Novela de Janete Clair
Adaptação de Toni Figueira
CAPÍTULO 70
Participam deste capítulo
Otto - Jardel Filho
Paulus - Emiliano Queiroz
Lia - Arlete Salles
Conceição - Zeni Pereira
Catarina - Lídia Mattos
CENA 1 - FLORIANÓPOLIS - RUA - EXTERIOR - DIA
(continuação imediata da última cena do capítulo anterior)
OTTO DEU DOIS PASSOS E A NEGRA FALOU, NÍTIDO, PARA QUE TODOS OUVISSEM.
CONCEIÇÃO - Seu Otto! O coração que tá batendo no seu peito é do meu filho! Vicentão!
OTTO - (parou, como que fulminado, e olhou para trás) Que é que ela está dizendo?

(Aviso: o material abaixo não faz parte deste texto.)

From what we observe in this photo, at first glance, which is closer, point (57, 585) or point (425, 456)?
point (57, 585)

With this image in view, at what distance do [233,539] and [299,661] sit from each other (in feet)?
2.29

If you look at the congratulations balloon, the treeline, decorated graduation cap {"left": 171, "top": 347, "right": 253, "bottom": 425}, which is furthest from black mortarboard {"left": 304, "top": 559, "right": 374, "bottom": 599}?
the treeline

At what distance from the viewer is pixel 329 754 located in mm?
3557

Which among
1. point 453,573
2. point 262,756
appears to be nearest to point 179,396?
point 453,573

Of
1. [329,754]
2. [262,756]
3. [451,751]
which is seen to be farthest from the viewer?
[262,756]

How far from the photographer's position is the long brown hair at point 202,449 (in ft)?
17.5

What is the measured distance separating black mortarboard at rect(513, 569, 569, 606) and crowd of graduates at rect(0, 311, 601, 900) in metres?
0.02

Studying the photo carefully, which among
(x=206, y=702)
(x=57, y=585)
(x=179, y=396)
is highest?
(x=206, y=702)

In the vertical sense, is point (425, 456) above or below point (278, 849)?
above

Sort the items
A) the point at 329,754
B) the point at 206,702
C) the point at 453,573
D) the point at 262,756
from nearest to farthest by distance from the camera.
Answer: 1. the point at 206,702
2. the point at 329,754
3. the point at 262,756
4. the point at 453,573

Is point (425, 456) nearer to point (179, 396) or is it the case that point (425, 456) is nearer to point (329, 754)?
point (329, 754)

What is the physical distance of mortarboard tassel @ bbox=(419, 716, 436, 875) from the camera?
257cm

PAULUS - É louca. Não ligue, Otto!
CONCEIÇÃO - (repetiu, cara-a-cara com o doente) Tô dizendo a verdade, seu Otto! O coração que lhe salvô a vida... é do meu filho! Tá me ouvindo? Do meu filho!
INÚTIL A FORÇA QUE PAULUS FAZIA PARA ARREDAR O HOMEM DO LOCAL. OTTO DESEJAVA CONHECER A VERDADE. CONTROLARA-SE ANTE A REVELAÇÃO DA NEGRA.

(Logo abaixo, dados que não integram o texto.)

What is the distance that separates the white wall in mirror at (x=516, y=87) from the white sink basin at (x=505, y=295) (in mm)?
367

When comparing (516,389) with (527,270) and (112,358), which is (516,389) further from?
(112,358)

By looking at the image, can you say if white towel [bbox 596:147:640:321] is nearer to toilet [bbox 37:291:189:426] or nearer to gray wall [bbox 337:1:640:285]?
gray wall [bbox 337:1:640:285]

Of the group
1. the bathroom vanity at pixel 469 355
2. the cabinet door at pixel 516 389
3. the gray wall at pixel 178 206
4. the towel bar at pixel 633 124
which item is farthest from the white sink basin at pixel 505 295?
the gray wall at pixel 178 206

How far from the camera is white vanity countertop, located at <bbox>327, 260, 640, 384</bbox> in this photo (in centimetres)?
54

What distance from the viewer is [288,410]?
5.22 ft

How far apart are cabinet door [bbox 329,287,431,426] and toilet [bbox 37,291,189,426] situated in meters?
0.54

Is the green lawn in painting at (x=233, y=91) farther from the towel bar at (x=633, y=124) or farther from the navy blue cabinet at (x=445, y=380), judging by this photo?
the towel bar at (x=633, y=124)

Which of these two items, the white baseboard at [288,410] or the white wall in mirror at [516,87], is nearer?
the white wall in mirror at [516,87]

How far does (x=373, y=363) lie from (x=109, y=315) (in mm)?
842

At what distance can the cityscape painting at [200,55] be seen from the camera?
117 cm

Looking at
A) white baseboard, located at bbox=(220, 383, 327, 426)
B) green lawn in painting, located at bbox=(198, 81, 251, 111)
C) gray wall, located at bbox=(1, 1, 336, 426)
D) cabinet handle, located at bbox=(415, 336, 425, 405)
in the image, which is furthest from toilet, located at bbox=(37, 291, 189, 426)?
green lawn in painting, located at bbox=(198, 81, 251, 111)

PAULUS - (insistia, suando) Vamos embora, Otto! Já disse. É uma louca!
OTTO MULLER ENCAMINHOU-SE PARA MAIS PRÓXIMO DA MULHER.
OTTO - Espere... espere... não entendi bem... você falou... que seu filho... o coração... bem... quem é seu filho?
CONCEIÇÃO - Já disse... o Vicente... Vicentão... que foi atropelado.
OTTO - Atropelado!
PAULUS - Otto, tenha paciência!
OTTO - (berrou) Pro diabo! Deixe a mulher falar!
VON MULLER, QUE HAVIA CHEGADO HÁ POUCO, ACOMPANHOU A DETERMINAÇÃO DO FILHO.
VON MULLER - Calma! Deixe o Sr. Otto ouvir a mulher!
OTTO - Continue, Conceição. Você afirmou... que o coração... do seu filho... que foi atropelado...
CONCEIÇÃO - Dr. Cyro tirou do peito dele pra colocar no seu peito!
INCONTINENTI O ALEMÃO COLOCOU A MÃO CONTRA O TÓRAX, COMO SE QUISESSE ARRANCAR UM ÓRGÃO PODRE. ARFAVA.
OTTO - No meu... o seu filho... o coração dele... está batendo... Dr. Cyro... quero dizer...
OTTO MULLER ENLOUQUECERA POR ALGUNS INSTANTES. O MUNDO PARECIA-LHE DE LUTO. NEGRAS AS ÁRVORES. NEGRO O CÉU. NEGRA A VIDA. AS PERNAS BAMBEAVAM. O CHOQUE FÔRA FORTE DEMAIS PARA UM HOMEM DOENTE.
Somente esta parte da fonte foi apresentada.